REQUIREMENT:
Copy the part of the biscuit testing report that starts with "On Monday, the" and ends with "involving high temperatures.", changing "biscuit" to "cookie".

DOCUMENT SECTION:
=====

On Monday, the Hong Kong Consumer Council announced that it has detected alleged cancer-causing substances in all 60 biscuit products sampled. The consumer watchdog revealed that at least one of the main chemical culprits—glycidol and acrylamide—are present in each products tested including Hup Seng Special Cream Crackers, Ritz Crackers Cheese Flavoured Sandwich, and Oreo Mini Oreo Original. 3-MCPD was also detected in 56 products tested. The problems are associated with food manufacturing processes involving high temperatures.
51 products sampled were also found to have high fat, sugar, and/or sodium contents. 24 products also have misleading nutrition labels
Our comment
The news has predictably ignited food safety worries from Hong Kong on snacks with levels of acrylamide (to do with potato and other starch, mitigate by washing ingredient) and glycidol (to do with palm oil, mitigate by washing and/or chemical processing), with a problem of sugar and salt similarly mentioned. The findings has also triggered a reaction from health authorities in Malaysia (and probably elsewhere soon) to do testing too.
How many biscuits to be at risk? For a 60kg person, the industry says 18kg biscuits, presumably on a typical amount of the contentious compounds. However, on the worst findings, the media is pointing to a max of three and eight pieces a day for a child and adult respectively. This should also provide a push for high food grade ingredients.

=====

DATA TO EXAMINE:
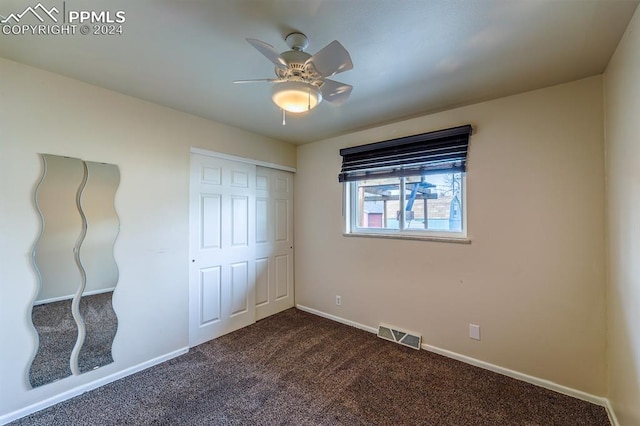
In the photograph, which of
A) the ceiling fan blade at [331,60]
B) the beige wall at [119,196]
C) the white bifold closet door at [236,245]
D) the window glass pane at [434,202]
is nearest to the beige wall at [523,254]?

=====

FINISHED TASK:
On Monday, the Hong Kong Consumer Council announced that it has detected alleged cancer-causing substances in all 60 cookie products sampled. The consumer watchdog revealed that at least one of the main chemical culprits—glycidol and acrylamide—are present in each products tested including Hup Seng Special Cream Crackers, Ritz Crackers Cheese Flavoured Sandwich, and Oreo Mini Oreo Original. 3-MCPD was also detected in 56 products tested. The problems are associated with food manufacturing processes involving high temperatures.